Please copy every line of the data below word for word, leaving out the pictures.
--- START OF DATA SHOWN ---
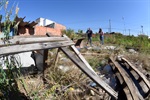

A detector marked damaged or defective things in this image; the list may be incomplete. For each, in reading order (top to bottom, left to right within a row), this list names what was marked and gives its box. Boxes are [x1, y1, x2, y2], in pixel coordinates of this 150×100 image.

broken wooden structure [0, 34, 118, 99]
broken wooden structure [109, 55, 150, 99]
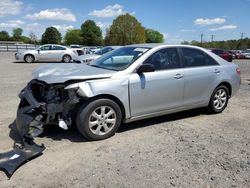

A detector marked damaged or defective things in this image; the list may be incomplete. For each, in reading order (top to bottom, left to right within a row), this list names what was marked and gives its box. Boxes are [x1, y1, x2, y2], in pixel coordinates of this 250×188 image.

detached front bumper [16, 81, 46, 138]
crumpled front end [16, 79, 79, 140]
deployed crumpled hood [31, 63, 115, 83]
damaged silver car [16, 44, 241, 140]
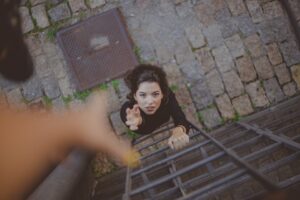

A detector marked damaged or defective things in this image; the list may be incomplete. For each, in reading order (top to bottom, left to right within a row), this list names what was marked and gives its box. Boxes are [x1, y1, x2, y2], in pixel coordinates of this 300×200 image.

rusty metal cover [56, 8, 138, 91]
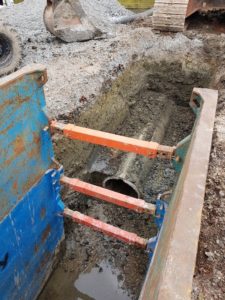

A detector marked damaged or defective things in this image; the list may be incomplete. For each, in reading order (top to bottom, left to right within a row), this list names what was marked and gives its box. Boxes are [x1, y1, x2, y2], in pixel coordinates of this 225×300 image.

chipped blue paint [0, 66, 64, 300]
rusty steel edge [139, 88, 218, 300]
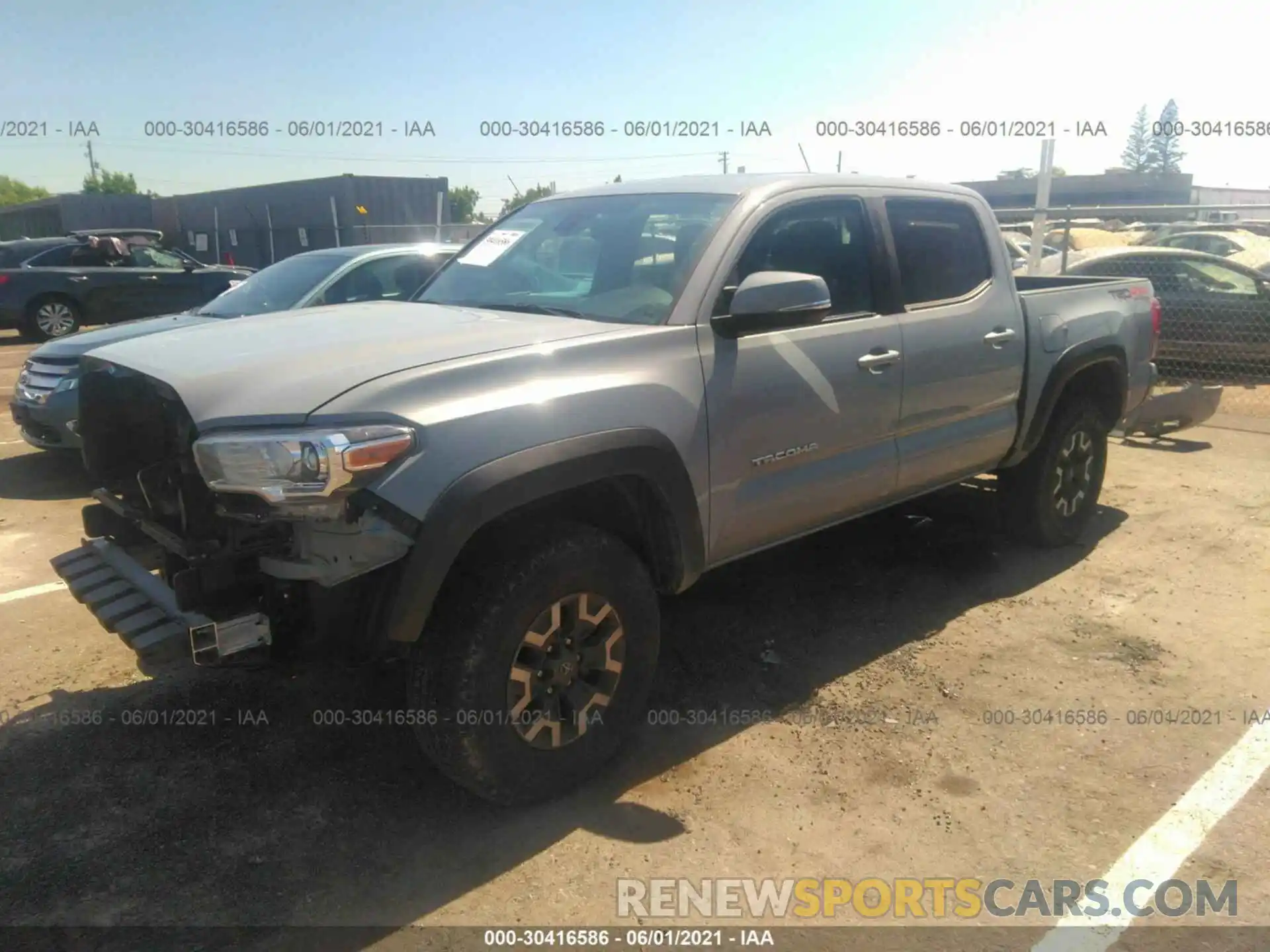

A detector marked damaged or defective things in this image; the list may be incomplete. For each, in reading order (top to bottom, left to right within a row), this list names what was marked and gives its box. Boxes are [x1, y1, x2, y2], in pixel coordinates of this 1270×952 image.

damaged front end [53, 360, 416, 665]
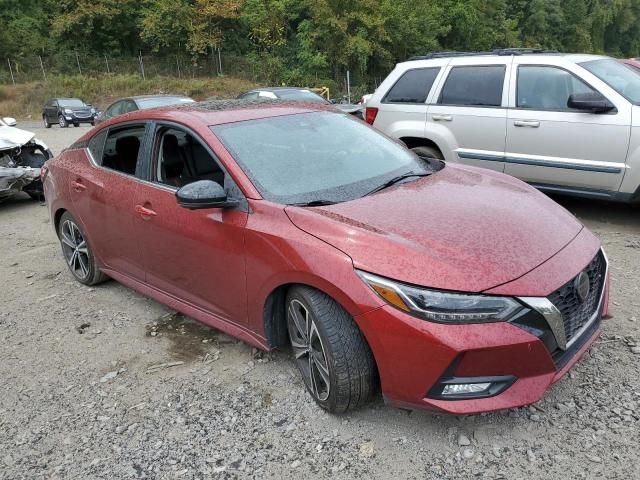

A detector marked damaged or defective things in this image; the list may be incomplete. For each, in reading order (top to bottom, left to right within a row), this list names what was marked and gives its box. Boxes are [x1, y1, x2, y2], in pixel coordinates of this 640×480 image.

damaged white car [0, 118, 52, 202]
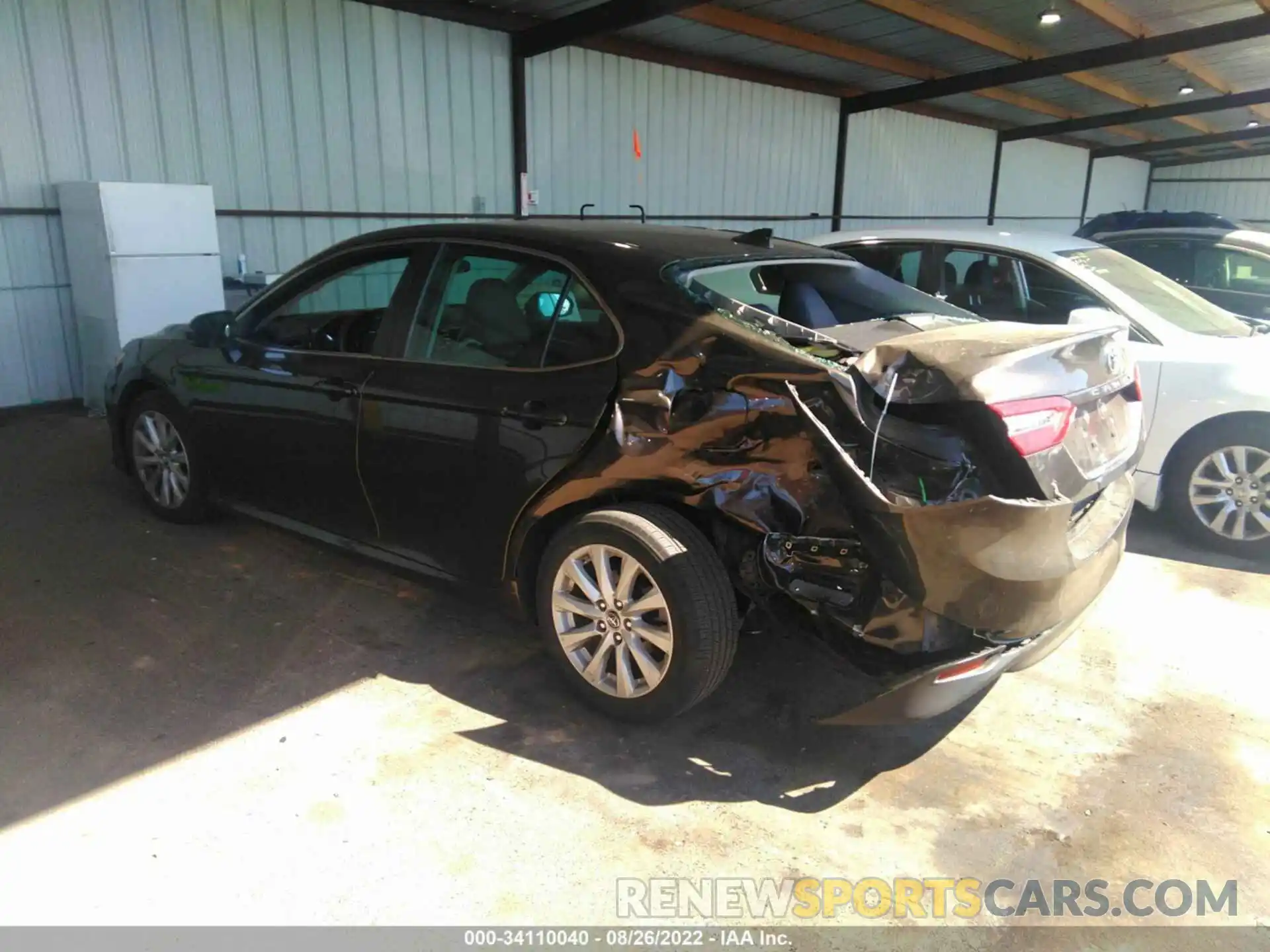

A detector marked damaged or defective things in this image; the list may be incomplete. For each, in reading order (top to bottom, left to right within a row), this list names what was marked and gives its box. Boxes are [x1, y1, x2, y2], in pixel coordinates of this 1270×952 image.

severe rear damage [511, 253, 1148, 719]
collision damage [511, 253, 1148, 719]
shattered taillight [995, 397, 1069, 457]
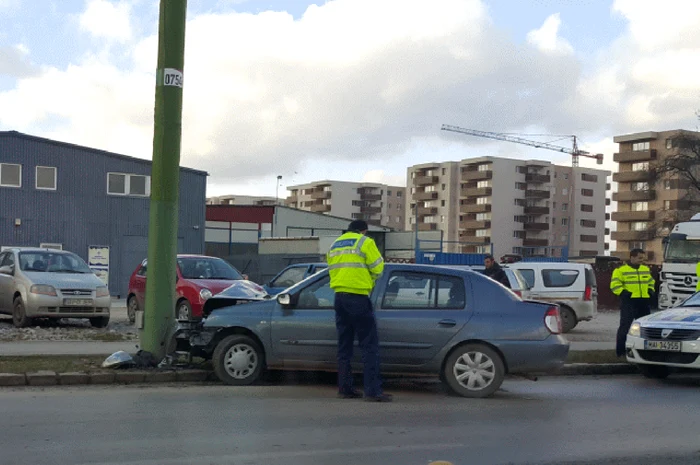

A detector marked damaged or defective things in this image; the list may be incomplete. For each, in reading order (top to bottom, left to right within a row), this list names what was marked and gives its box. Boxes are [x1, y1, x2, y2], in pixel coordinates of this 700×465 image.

crashed blue sedan [175, 262, 568, 396]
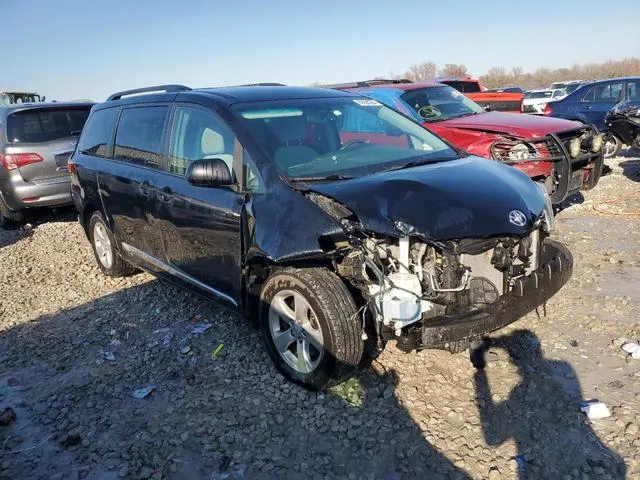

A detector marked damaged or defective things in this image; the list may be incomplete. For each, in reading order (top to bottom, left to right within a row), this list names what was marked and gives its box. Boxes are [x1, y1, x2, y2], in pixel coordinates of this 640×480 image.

crumpled hood [440, 110, 584, 137]
wrecked minivan [71, 83, 576, 390]
severe front-end damage [266, 159, 576, 354]
crumpled hood [304, 157, 544, 242]
damaged bumper [400, 239, 568, 348]
broken headlight [536, 182, 556, 232]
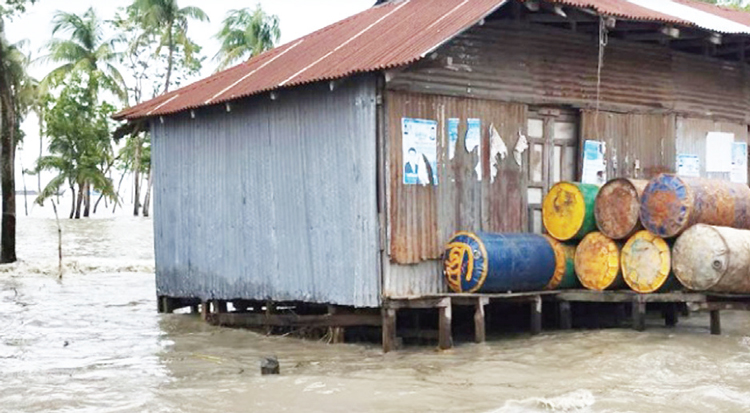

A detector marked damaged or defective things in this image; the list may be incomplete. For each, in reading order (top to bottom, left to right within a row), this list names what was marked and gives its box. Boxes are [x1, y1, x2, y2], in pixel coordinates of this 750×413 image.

rusted metal sheet [113, 0, 512, 121]
rusted metal sheet [390, 20, 750, 123]
rusted metal sheet [388, 90, 528, 264]
rusted metal sheet [540, 182, 600, 240]
rusty metal drum [548, 181, 600, 241]
rusty metal drum [596, 177, 648, 238]
rusted metal sheet [596, 177, 648, 238]
rusted metal sheet [580, 110, 680, 179]
rusty metal drum [636, 174, 750, 238]
rusted metal sheet [644, 174, 750, 238]
rusted metal sheet [680, 116, 748, 179]
rusted metal sheet [446, 230, 560, 292]
rusty metal drum [446, 232, 560, 292]
rusty metal drum [548, 235, 580, 290]
rusty metal drum [580, 232, 624, 290]
rusted metal sheet [576, 232, 628, 290]
rusty metal drum [624, 229, 676, 292]
rusted metal sheet [624, 229, 676, 292]
rusty metal drum [672, 224, 750, 292]
rusted metal sheet [676, 224, 750, 292]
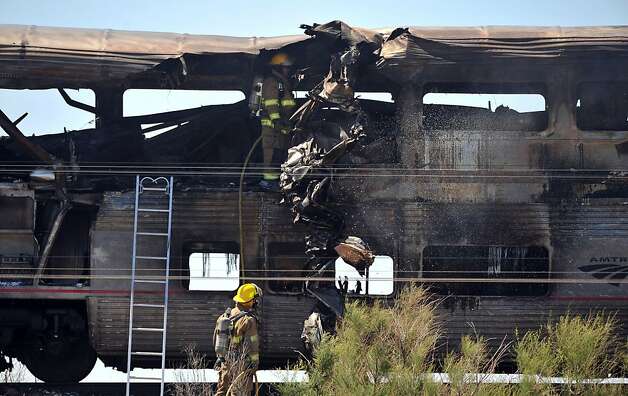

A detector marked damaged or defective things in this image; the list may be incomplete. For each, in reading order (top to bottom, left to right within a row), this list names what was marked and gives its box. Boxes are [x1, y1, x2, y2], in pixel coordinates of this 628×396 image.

scorched train window [422, 83, 548, 131]
scorched train window [188, 252, 239, 292]
scorched train window [334, 255, 392, 296]
scorched train window [422, 244, 548, 296]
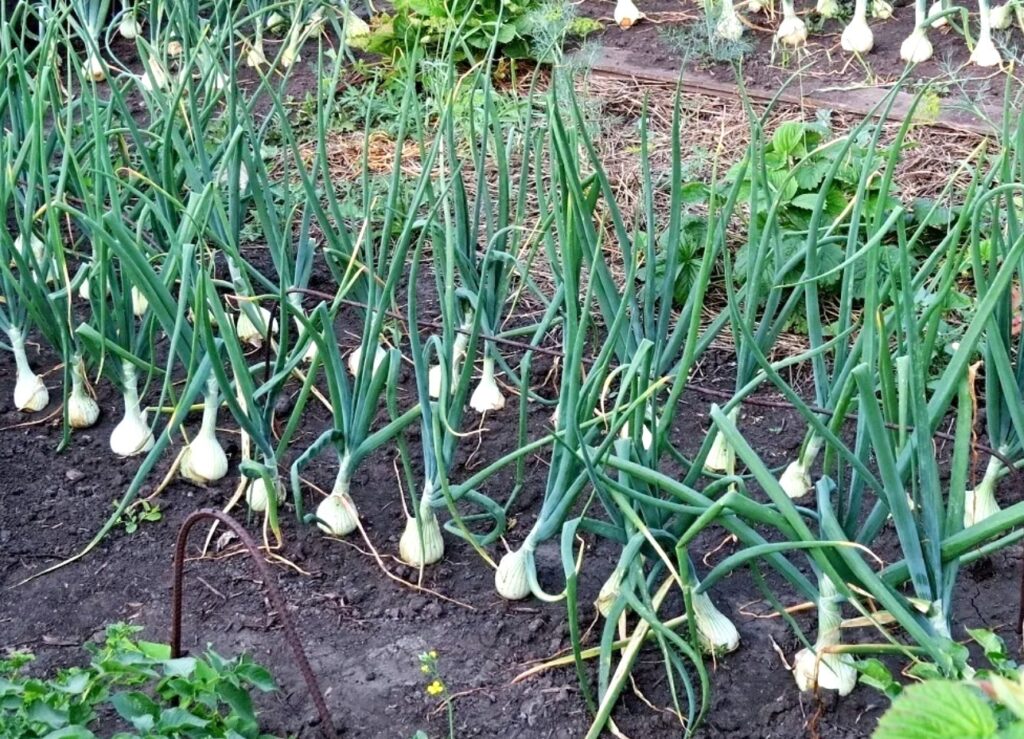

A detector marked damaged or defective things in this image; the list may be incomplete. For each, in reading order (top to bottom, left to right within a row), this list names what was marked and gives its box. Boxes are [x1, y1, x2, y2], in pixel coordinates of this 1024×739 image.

bent metal hook stake [169, 509, 333, 732]
rusty metal rod [169, 509, 333, 732]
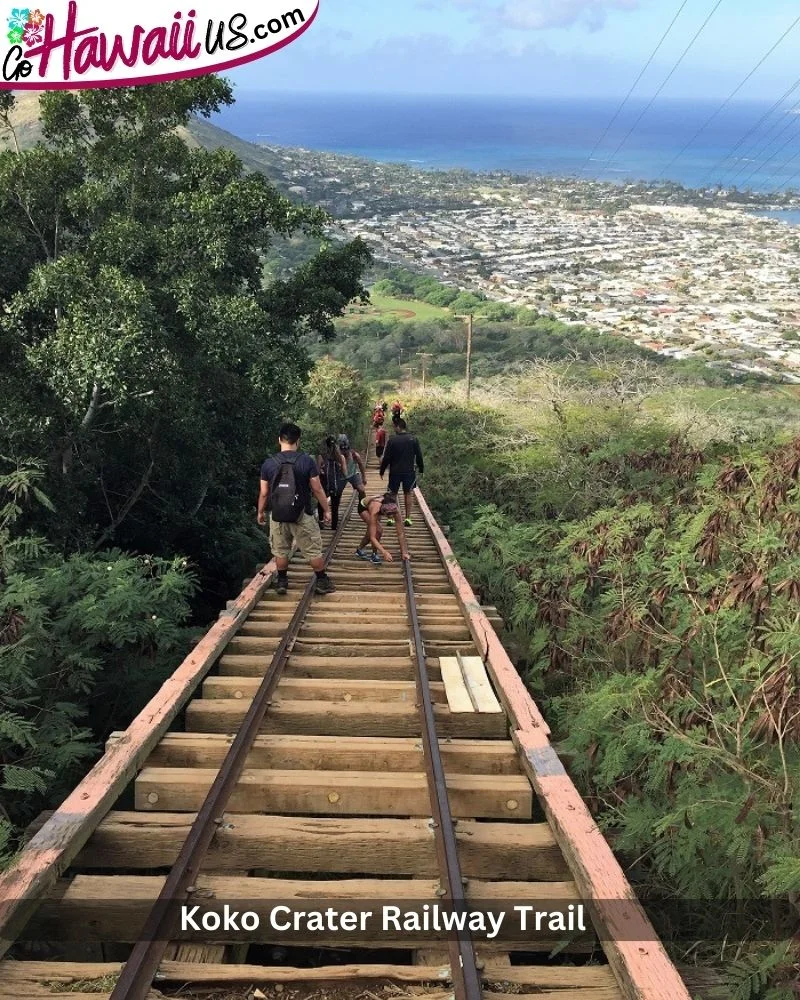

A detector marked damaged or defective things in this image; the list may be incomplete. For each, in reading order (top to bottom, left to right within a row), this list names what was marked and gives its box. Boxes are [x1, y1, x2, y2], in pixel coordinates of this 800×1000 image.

rusty rail [108, 498, 354, 1000]
rusty rail [404, 564, 478, 1000]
--- END OF DATA SHOWN ---
**COMPLETE ANSWER**
A detector marked damaged or defective things in this image; the list may be incomplete. For each, in reading order (top to bottom, left to right within a row), this list names what was marked and gives its box. Boxes are [x1, y1, x2, y2], in pixel coordinates of this 150×100 image.

broken wooden structure [0, 34, 118, 99]
broken wooden structure [109, 55, 150, 99]

A detector marked damaged or defective things in this image; the list may be incomplete. For each, in reading order (top to bottom, left to right within a row), this list names what was marked and gives its box. Boxes are [x1, y1, x2, y2], in pixel coordinates of this 250×188 image.

detached front bumper [16, 81, 46, 138]
crumpled front end [16, 79, 79, 140]
deployed crumpled hood [31, 63, 115, 83]
damaged silver car [16, 44, 241, 140]

A detector marked damaged or defective things in this image; the list may be incomplete. For each, in reading order (top to bottom, left to right within a row), this list names what was marked and gives its box. Boxes are [x1, y1, x2, y2], in pixel coordinates of this 300×200 image.

rusty metal cover [56, 8, 138, 91]

A detector marked damaged or defective things in this image; the list may be incomplete. For each, in reading order (top to bottom, left to right within a row), this list names what was marked and gives its box. Boxes are [x1, y1, x2, y2], in pixel coordinates of this 225×300 image.

chipped blue paint [0, 66, 64, 300]
rusty steel edge [139, 88, 218, 300]

A detector marked damaged or defective things in this image; the list may be incomplete. For each, in reading order (top to bottom, left to right within a row), this list names what was marked and gives its box. Boxes are [x1, y1, x2, y2], in pixel coordinates of this 1270×952 image.

damaged front end [53, 360, 416, 665]

A detector marked damaged or defective things in this image; the list may be incomplete. For each, in reading order (top to bottom, left to right within a row), this list names what was marked and gives its box. Boxes are [x1, y1, x2, y2], in pixel coordinates of this 640×480 image.

damaged white car [0, 118, 52, 202]

A detector marked damaged or defective things in this image; the list may be incomplete. For each, in reading order (top to bottom, left to right within a row), this list names what was marked and gives its box. Boxes are [x1, y1, x2, y2], in pixel coordinates of this 1270×952 image.

severe rear damage [511, 253, 1148, 719]
collision damage [511, 253, 1148, 719]
shattered taillight [995, 397, 1069, 457]

A detector marked damaged or defective things in this image; the list may be incomplete. For each, in reading order (top to bottom, left to right within a row), this list names what was marked and gives its box. Boxes are [x1, y1, x2, y2], in pixel coordinates of this 700×465 image.

crashed blue sedan [175, 262, 568, 396]

A detector marked damaged or defective things in this image; the list may be incomplete. For each, in reading order (top to bottom, left to right within a row), this list names what was marked and gives its box. Boxes are [x1, y1, x2, y2], in pixel coordinates of this 640×480 image.

crumpled hood [440, 110, 584, 137]
wrecked minivan [71, 83, 576, 390]
severe front-end damage [266, 159, 576, 354]
crumpled hood [304, 157, 544, 242]
damaged bumper [400, 239, 568, 348]
broken headlight [536, 182, 556, 232]

A detector marked damaged or defective things in this image; the list may be incomplete. For each, in reading order (top to bottom, left to right within a row), this list names what was marked and gives its box. Boxes are [x1, y1, x2, y2], in pixel coordinates of this 750×413 image.

rusted metal sheet [113, 0, 512, 121]
rusted metal sheet [390, 20, 750, 123]
rusted metal sheet [388, 90, 528, 264]
rusted metal sheet [540, 182, 600, 240]
rusty metal drum [548, 181, 600, 241]
rusty metal drum [596, 177, 648, 238]
rusted metal sheet [596, 177, 648, 238]
rusted metal sheet [580, 110, 680, 179]
rusty metal drum [636, 174, 750, 238]
rusted metal sheet [644, 174, 750, 238]
rusted metal sheet [680, 116, 748, 179]
rusted metal sheet [446, 230, 560, 292]
rusty metal drum [446, 232, 560, 292]
rusty metal drum [548, 235, 580, 290]
rusty metal drum [580, 232, 624, 290]
rusted metal sheet [576, 232, 628, 290]
rusty metal drum [624, 229, 676, 292]
rusted metal sheet [624, 229, 676, 292]
rusty metal drum [672, 224, 750, 292]
rusted metal sheet [676, 224, 750, 292]

A detector marked damaged or defective things in this image; the list may be incomplete. For each, in reading order (top to bottom, left to right within a row), this list names what was marked and gives its box. Boxes are [x1, y1, x2, y2], in pixel coordinates of this 628×396 image.

scorched train window [422, 83, 548, 131]
scorched train window [188, 252, 239, 292]
scorched train window [334, 255, 392, 296]
scorched train window [422, 244, 548, 296]

A detector marked damaged or defective things in this image; the list may be incomplete. For each, in reading order (top to bottom, left to right within a row), this list names what was marked and gives its box. Boxes are [x1, y1, x2, y2], in pixel coordinates of this 1024×739 image.

bent metal hook stake [169, 509, 333, 732]
rusty metal rod [169, 509, 333, 732]

A detector marked damaged or defective things in this image; the list may be incomplete. For each, in reading order (top to bottom, left to right within a row), this list names what was marked and gives its box. Boxes are [x1, y1, x2, y2], in pixel coordinates of this 800×1000 image.

rusty rail [108, 498, 354, 1000]
rusty rail [404, 564, 478, 1000]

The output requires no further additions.